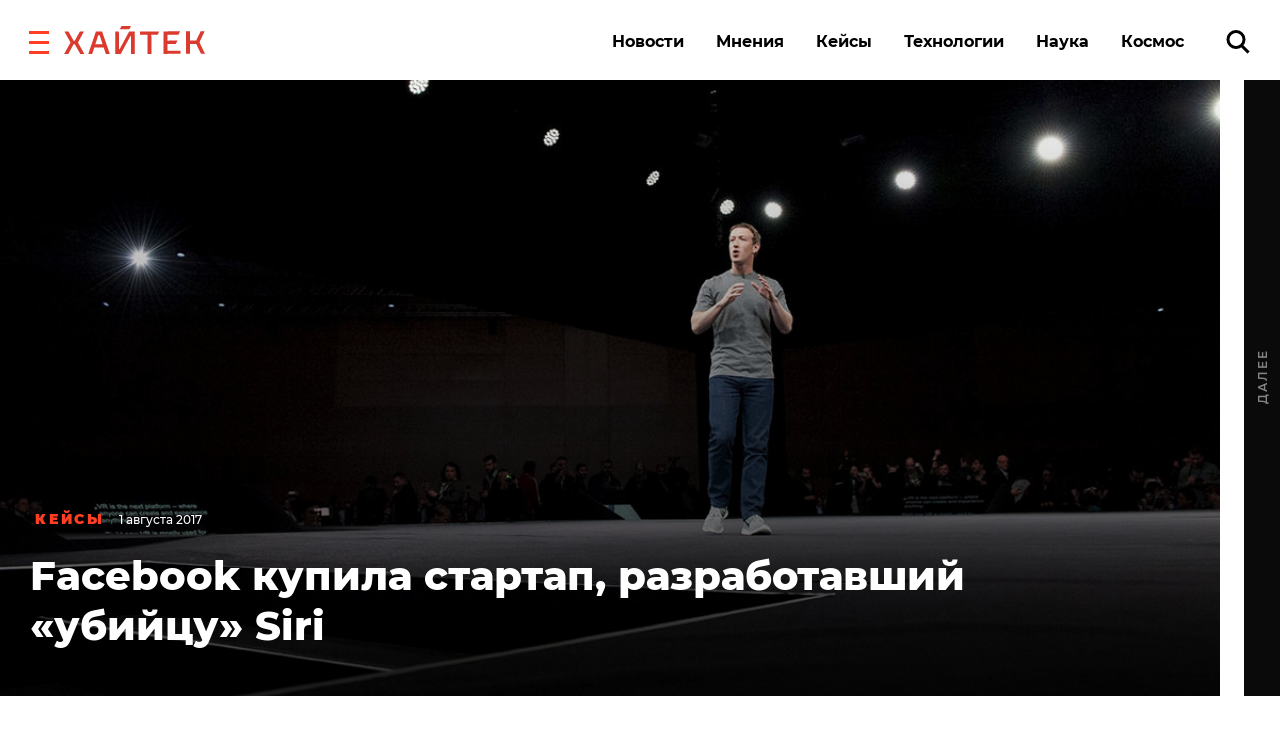

--- FILE ---
content_type: application/javascript
request_url: https://smi2.ru/counter/settings?payload=CK6iAxjVgKSEvTM6JDM2MTVjYzgwLWY5NjMtNDM5Ni1hYWUyLTJlMTBkNjE5NjRiZA&cb=_callbacks____0mkjkakvk
body_size: 1509
content:
_callbacks____0mkjkakvk("[base64]");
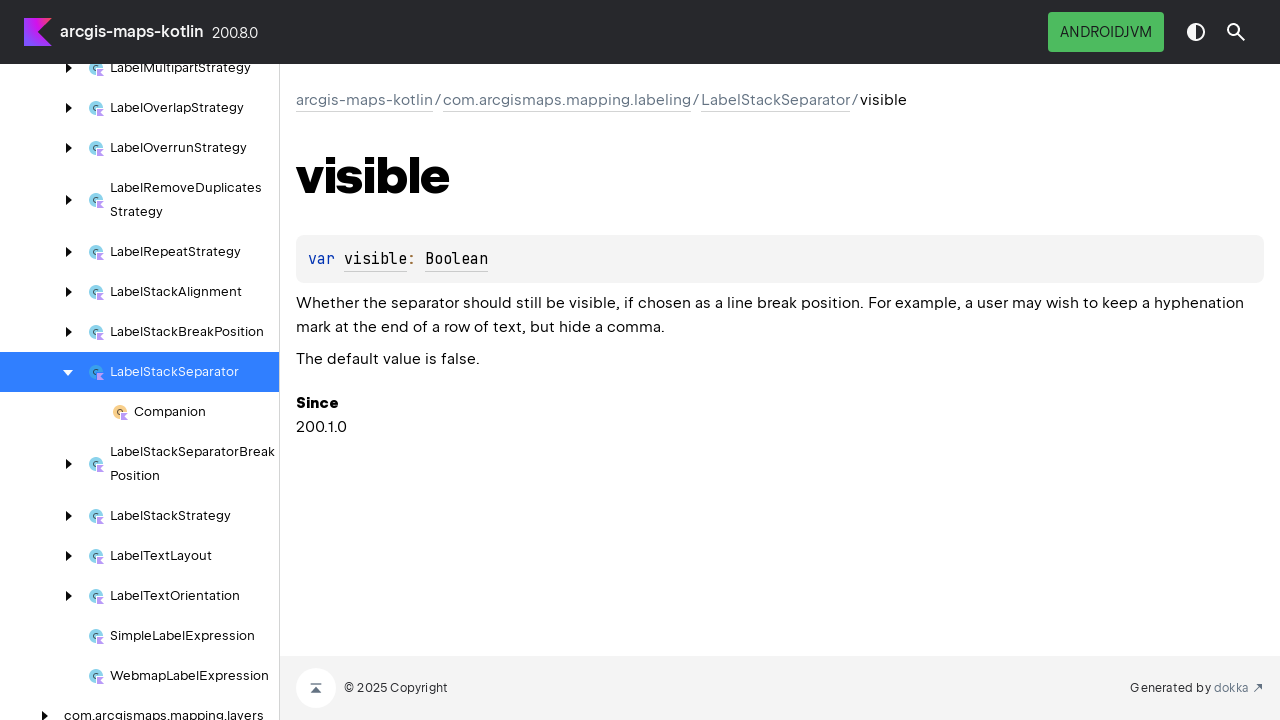

--- FILE ---
content_type: text/css
request_url: https://developers.arcgis.com/kotlin/api-reference/styles/multimodule.css
body_size: 278
content:
/*
 * Copyright 2014-2024 JetBrains s.r.o. Use of this source code is governed by the Apache 2.0 license.
 */

.versions-dropdown {
  white-space: nowrap;
}

@media (width < 900px) {
  .versions-dropdown {
    height: 52px;
    margin-left: -8px;
  }
}

@media (width >= 900px) {
  .versions-dropdown .dropdown--list {
    min-width: 60px;
    top: 44px;
  }
}

.no-js .versions-dropdown:hover .dropdown--list {
  display: block;
}


--- FILE ---
content_type: application/javascript
request_url: https://developers.arcgis.com/kotlin/api-reference/scripts/sourceset_dependencies.js
body_size: -11
content:
sourceset_dependencies='{":arcgis-maps-kotlin:dokkaHtml/debug":[],":arcgis-maps-kotlin:dokkaHtml/main":[],":arcgis-maps-kotlin:dokkaHtml/release":[]}'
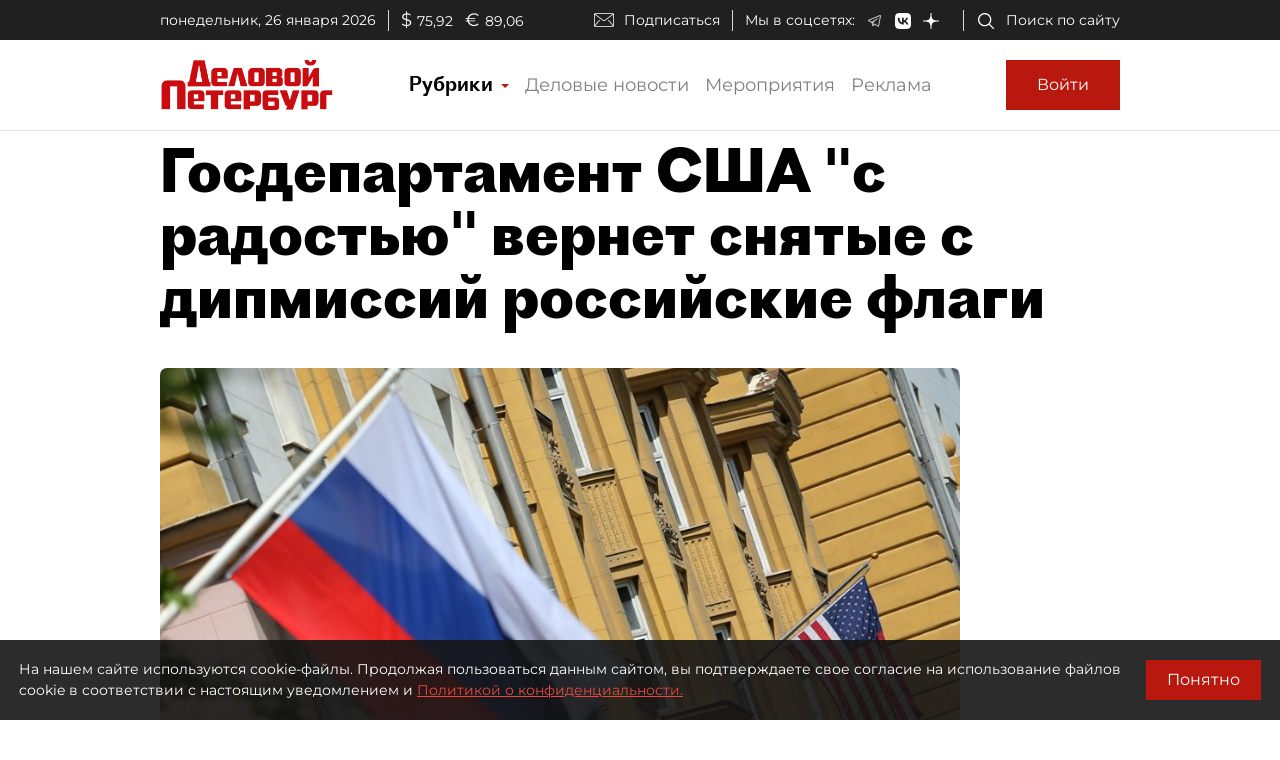

--- FILE ---
content_type: application/javascript
request_url: https://smi2.ru/counter/settings?payload=COmNAxitqPnVvzM6JDZjYWYxNTAxLWJlYjgtNGU4Zi1hZDRiLTc2MWE1Nzk3MWRmMw&cb=_callbacks____0mkv9whc5
body_size: 1519
content:
_callbacks____0mkv9whc5("[base64]");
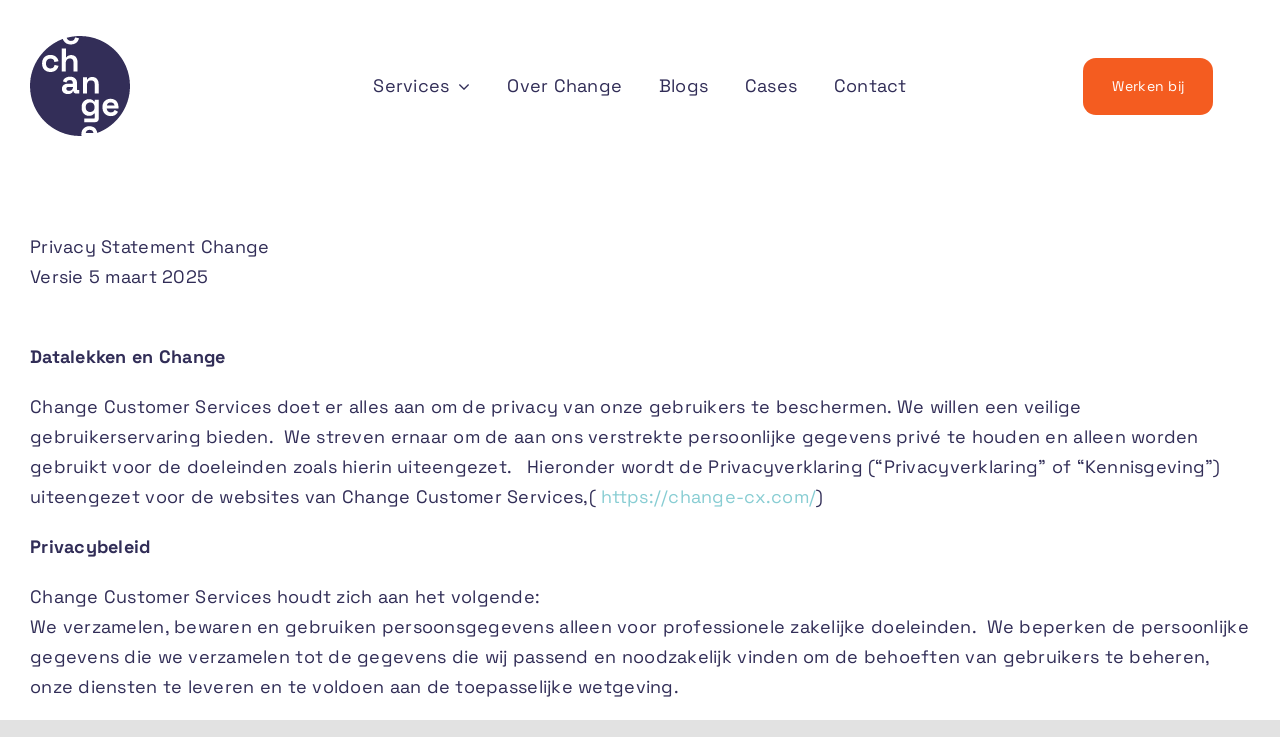

--- FILE ---
content_type: image/svg+xml
request_url: https://change-cx.com/wp-content/uploads/2023/11/change-logo.svg
body_size: 4138
content:
<?xml version="1.0" encoding="UTF-8"?>
<!-- Generator: Adobe Illustrator 27.5.0, SVG Export Plug-In . SVG Version: 6.00 Build 0)  -->
<svg xmlns="http://www.w3.org/2000/svg" xmlns:xlink="http://www.w3.org/1999/xlink" version="1.1" id="Laag_1" x="0px" y="0px" viewBox="0 0 73 73" style="enable-background:new 0 0 73 73;" xml:space="preserve">
<style type="text/css">
	.st0{fill:#332E58;}
</style>
<g>
	<path class="st0" d="M43.9,48.5c-0.9,0-1.7,0.3-2.3,0.9c-0.6,0.6-0.9,1.4-0.9,2.5v0.2c0,1.1,0.3,1.9,0.9,2.5   c0.6,0.6,1.4,0.9,2.3,0.9c0.9,0,1.7-0.3,2.3-0.9c0.6-0.6,0.9-1.4,0.9-2.5v-0.2c0-1.1-0.3-1.9-0.9-2.5   C45.6,48.8,44.9,48.5,43.9,48.5z"></path>
	<path class="st0" d="M43.5,68.5c-0.8,0-1.5,0.2-1.9,0.6c-0.5,0.4-0.8,1-0.9,1.7h5.6c-0.1-0.7-0.3-1.2-0.8-1.7   C44.9,68.7,44.3,68.5,43.5,68.5z"></path>
	<path class="st0" d="M27,37.5c-0.3,0.2-0.5,0.6-0.5,1c0,0.4,0.2,0.8,0.5,1.1c0.3,0.3,0.8,0.4,1.5,0.4c0.8,0,1.5-0.2,2.1-0.7   c0.5-0.5,0.8-1.1,0.8-1.9v-0.2h-3.1C27.8,37.1,27.3,37.2,27,37.5z"></path>
	<path class="st0" d="M58.9,48.5c-0.8,0-1.5,0.2-1.9,0.6c-0.5,0.4-0.8,1-0.9,1.7h5.6c-0.1-0.7-0.3-1.2-0.8-1.7   C60.3,48.7,59.7,48.5,58.9,48.5z"></path>
	<path class="st0" d="M36.5,0c-3.4,0-6.6,0.5-9.7,1.3C26.9,1.6,27,1.8,27.1,2c0.3,0.5,0.7,0.9,1.2,1.2c0.5,0.3,1,0.4,1.6,0.4   c0.9,0,1.6-0.2,2.1-0.7c0.5-0.5,0.8-1.1,0.9-1.9l2.9,0.7c-0.2,0.8-0.6,1.6-1.1,2.3c-0.5,0.7-1.2,1.2-2,1.6   c-0.8,0.4-1.8,0.6-2.9,0.6c-1.2,0-2.2-0.2-3.1-0.7c-0.9-0.5-1.7-1.2-2.2-2.1c-0.2-0.4-0.4-0.8-0.5-1.3C10,7.4,0,20.8,0,36.5   C0,56.7,16.3,73,36.5,73c0.4,0,0.8,0,1.1,0c0-0.2-0.1-0.5-0.1-0.7V72c0-1.3,0.2-2.3,0.7-3.3c0.5-0.9,1.2-1.6,2.1-2.1   c0.9-0.5,1.9-0.8,3.1-0.8c1.2,0,2.2,0.3,3.1,0.8c0.9,0.5,1.5,1.2,2,2.2c0.3,0.6,0.5,1.2,0.6,2C63.1,65.6,73,52.2,73,36.5   C73,16.3,56.7,0,36.5,0z M19.8,24.1c-0.5,0.7-1.2,1.2-2,1.6c-0.8,0.4-1.8,0.6-2.9,0.6c-1.2,0-2.2-0.2-3.1-0.7   c-0.9-0.5-1.7-1.2-2.2-2.1c-0.5-0.9-0.8-2-0.8-3.3v-0.3c0-1.3,0.3-2.4,0.8-3.3c0.5-0.9,1.3-1.6,2.2-2.1c0.9-0.5,2-0.7,3.1-0.7   c1.1,0,2.1,0.2,2.9,0.6c0.8,0.4,1.5,0.9,2,1.6c0.5,0.7,0.8,1.5,1,2.4L17.8,19c-0.1-0.5-0.2-0.9-0.4-1.3c-0.2-0.4-0.5-0.7-1-0.9   c-0.4-0.2-0.9-0.3-1.5-0.3c-0.6,0-1.2,0.1-1.6,0.4c-0.5,0.3-0.9,0.7-1.2,1.2c-0.3,0.5-0.4,1.2-0.4,1.9v0.2c0,0.8,0.1,1.4,0.4,1.9   c0.3,0.5,0.7,0.9,1.2,1.2c0.5,0.3,1,0.4,1.6,0.4c0.9,0,1.6-0.2,2.1-0.7c0.5-0.5,0.8-1.1,0.9-1.9l2.9,0.7   C20.6,22.6,20.3,23.4,19.8,24.1z M23.3,9.2h3v6.4h0.4c0.1-0.3,0.3-0.5,0.6-0.8c0.3-0.3,0.6-0.5,1.1-0.6c0.5-0.2,1-0.3,1.7-0.3   c0.9,0,1.7,0.2,2.4,0.6c0.7,0.4,1.2,1,1.6,1.8c0.4,0.7,0.6,1.6,0.6,2.6V26h-3v-6.9c0-0.9-0.2-1.6-0.7-2c-0.4-0.4-1.1-0.7-1.9-0.7   c-0.9,0-1.7,0.3-2.2,0.9c-0.5,0.6-0.8,1.5-0.8,2.6V26h-3V9.2z M35.9,42h-2c-0.6,0-1.1-0.1-1.5-0.4c-0.4-0.3-0.6-0.7-0.6-1.2v0h-0.5   c-0.1,0.2-0.2,0.4-0.4,0.8c-0.2,0.3-0.6,0.6-1.1,0.8c-0.5,0.2-1.1,0.4-2,0.4c-0.9,0-1.6-0.1-2.3-0.4c-0.7-0.3-1.2-0.7-1.6-1.3   c-0.4-0.6-0.6-1.3-0.6-2.1c0-0.8,0.2-1.5,0.6-2.1c0.4-0.6,0.9-1,1.6-1.3c0.7-0.3,1.5-0.4,2.4-0.4h3.3v-0.7c0-0.6-0.2-1-0.5-1.4   c-0.4-0.4-0.9-0.5-1.7-0.5c-0.8,0-1.3,0.2-1.7,0.5c-0.4,0.3-0.6,0.8-0.7,1.3L24,33.1c0.2-0.6,0.5-1.2,0.9-1.7   c0.4-0.5,1-0.9,1.7-1.2c0.7-0.3,1.6-0.5,2.6-0.5c1.6,0,2.8,0.4,3.7,1.2c0.9,0.8,1.4,1.9,1.4,3.4v4.5c0,0.5,0.2,0.7,0.7,0.7h1V42z    M50.2,60.2c0,0.8-0.2,1.5-0.7,2c-0.5,0.5-1.1,0.7-1.9,0.7h-8v-2.6h6.9c0.4,0,0.7-0.2,0.7-0.7v-3.1h-0.4c-0.2,0.3-0.4,0.5-0.7,0.8   c-0.3,0.3-0.7,0.5-1.2,0.7c-0.5,0.2-1.1,0.3-1.8,0.3c-1,0-1.9-0.2-2.7-0.7c-0.8-0.5-1.5-1.2-2-2c-0.5-0.9-0.7-2-0.7-3.2v-0.4   c0-1.3,0.2-2.3,0.7-3.2c0.5-0.9,1.2-1.6,2-2c0.8-0.5,1.7-0.7,2.7-0.7c1.1,0,1.9,0.2,2.5,0.6s1,0.8,1.2,1.2h0.4v-1.4h3V60.2z    M50.2,42h-3v-6.9c0-0.9-0.2-1.6-0.7-2c-0.4-0.4-1.1-0.7-1.9-0.7c-0.9,0-1.7,0.3-2.2,0.9c-0.5,0.6-0.8,1.5-0.8,2.6V42h-3V30.1h3   v1.6H42c0.2-0.4,0.6-0.8,1.1-1.2c0.5-0.4,1.3-0.6,2.4-0.6c0.9,0,1.7,0.2,2.4,0.6c0.7,0.4,1.2,1,1.6,1.8c0.4,0.7,0.6,1.6,0.6,2.6V42   z M56.9,55c0.6,0.5,1.3,0.8,2.1,0.8c0.9,0,1.5-0.2,1.9-0.6c0.4-0.4,0.7-0.8,0.9-1.2l2.5,1.3c-0.2,0.4-0.5,0.9-1,1.4   c-0.4,0.5-1,0.9-1.7,1.3c-0.7,0.3-1.6,0.5-2.7,0.5c-1.2,0-2.2-0.3-3.1-0.8c-0.9-0.5-1.6-1.2-2.1-2.1c-0.5-0.9-0.8-2-0.8-3.3V52   c0-1.3,0.2-2.3,0.7-3.3c0.5-0.9,1.2-1.6,2.1-2.1c0.9-0.5,1.9-0.8,3.1-0.8c1.2,0,2.2,0.3,3.1,0.8c0.9,0.5,1.5,1.2,2,2.2   c0.5,0.9,0.7,2,0.7,3.2v1H56C56.1,53.8,56.4,54.5,56.9,55z"></path>
</g>
</svg>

○ ○ ○ ○ ○ ○ ○

> ASSIGNMENT
Return all lines of the data in which the string "settings" appears.

> ANSWER TO THE PROBLEM
request_url: https://smi2.ru/counter/settings?payload=CK6iAxjVgKSEvTM6JDM2MTVjYzgwLWY5NjMtNDM5Ni1hYWUyLTJlMTBkNjE5NjRiZA&cb=_callbacks____0mkjkakvk
request_url: https://smi2.ru/counter/settings?payload=COmNAxitqPnVvzM6JDZjYWYxNTAxLWJlYjgtNGU4Zi1hZDRiLTc2MWE1Nzk3MWRmMw&cb=_callbacks____0mkv9whc5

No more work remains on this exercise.